La Croix: Wie lässt sich das Wiederaufleben der Spannungen in der Region Aleppo erklären?
David Rigoulet-Pink: Aleppo, Syriens zweitgrößte Stadt und ehemalige Wirtschaftshauptstadt, war in den letzten Stunden Gegenstand heftiger Kämpfe zwischen sunnitisch-islamistischen Aufständischen und den Streitkräften des Damaskus-Regimes, die im Herbst 2016 einen Teil der Stadt, in diesem Fall Ost-Aleppo, dem Erdboden gleichgemacht hatten Die „Schlacht von Aleppo“ endete mit der Kapitulation der Rebellen im Dezember 2016 und ihrer Vertreibung nach einer Vereinbarung Gouvernement Idlib. Es war die Wiedererrichtung einer symbolischen Stadt für das Regime von Baschar al-Assad.
Doch dieser befindet sich heute erneut in einer schwierigen Situation. Die Macht wird durch die zahlreichen Angriffe der israelischen Luftwaffe gegen die Präsenz pro-iranischer Stellvertreter geschwächt, darunter die libanesische Hisbollah und andere von den Revolutionsgarden kontrollierte Milizen. Es ist nicht unangemessen zu glauben, dass Hayat Tahrir al-Sham/HTS („Levant Liberation Organization“, Erbe von Jabhat al-Nosra Die „Al-Nusra-Front“ selbst, ehemals von Al-Qaida, will diese Situation der Regimeschwäche ausnutzen, um im Nordwesten des Landes die heftigsten Zusammenstöße seit März 2020 auszulösen. Aber es ist noch zu früh, um alle Einzelheiten zu kennen.
Sollten wir mit einer Intervention des Iran rechnen?
D. RR. : Die von den Revolutionsgarden überwachten pro-iranischen Stellvertreter sind die Hauptunterstützer des Regimes von Bashar al-Assad, das es ihm ermöglichte, während des Bürgerkriegs bis heute an der Macht zu bleiben. Sie sind seit langem in der Region und insbesondere in Aleppo, wo es derzeit zu Zusammenstößen kommt, an der Seite der syrischen Streitkräfte im Kampf gegen Dschihadisten präsent. Der Flughafen Aleppo, der regelmäßig als Plattform für den Transfer iranischer Waffen an die libanesische Hisbollah dient, war mehrfach ein bevorzugtes Ziel der israelischen Armee, insbesondere zweimal im Oktober 2023 und erneut im folgenden.
Es ist daher kein Zufall, dass wir vom Tod eines Generaloffiziers der Revolutionsgarden, Brigadegeneral Kioumars Pourhashemi alias Haji Hashem, erfahren, der bei den Kämpfen in der Nähe von Aleppo fiel und mehr als 240 Opfer forderte. Dieser iranische Fußabdruck in Syrien stellt ein großes Problem für Israel dar, was Premierminister Benjamin Netanjahu in seiner Rede zum Waffenstillstand zwischen dem hebräischen Staat und der Hisbollah im Libanon zum Ausdruck brachte: „Bashar al-Assad spielt mit dem Feuer“ indem wir die Fortsetzung dieser iranischen Präsenz zulassen. Es ist plausibel anzunehmen, dass diese Offensive der HTS und ihrer Verbündeten, die die gesamte Aufmerksamkeit pro-iranischer Stellvertreter und der Revolutionsgarden auf sich zieht, Israel nicht in dem Maße missfallen wird, dass sie es daran hindert, mit dem Waffenfluss an die Hisbollah umzugehen im Libanon.

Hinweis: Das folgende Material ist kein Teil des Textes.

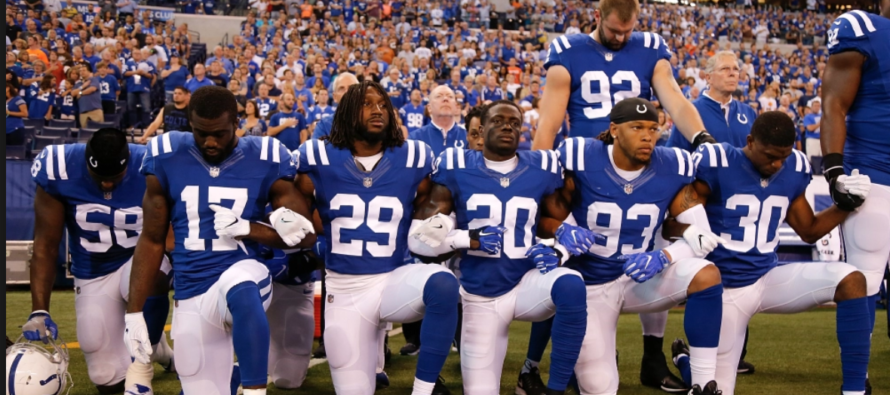 Kneeling NFL Players Get a NASTY SURPRISE as They Look Overhead During Anthem Protest [VIDEO]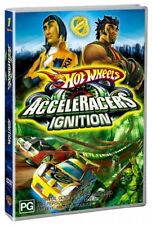 Hot Wheels Acceleracers - Ignition (DVD, 2005) New DVD Region 4 Sealed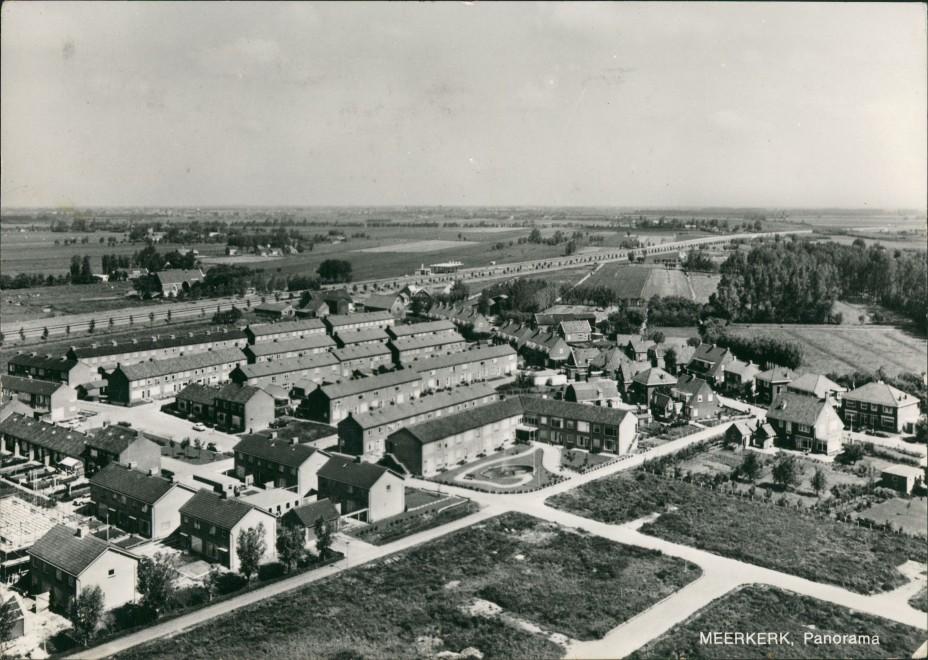 Postkaart Meerkerk-Vijfheerenlanden Panorama Luftbild 1970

Die Dschihadisten kündigten am Donnerstag, dem 28. November, an, dass sie die Straße zwischen der Hauptstadt Damaskus und Aleppo kappen würden. Was ist ihr Interesse?
D. RR. : Es handelt sich um eine strategische Achse: Die Autobahn M5, die Aleppo mit der Hauptstadt verbindet, ist lebenswichtig, da sie es der Stadt normalerweise ermöglicht, Verstärkung aus Damaskus zu erhalten. Durch die Blockierung dieser Straße wird ihr Transport gefährdet und die zweitgrößte Stadt des Landes, die kurz davor steht, in die Hände der Dschihadisten zu fallen, weiter isoliert. Das beunruhigt auch Russland sehr: Moskau leistet zwar seine Luftfeuerunterstützung, aber seine Streitkräfte sind heute hauptsächlich in der Ukraine mobilisiert, die russische Regierung hat Damaskus dringend gebeten, die Kontrolle über die Lage im Norden Syriens zurückzugewinnen.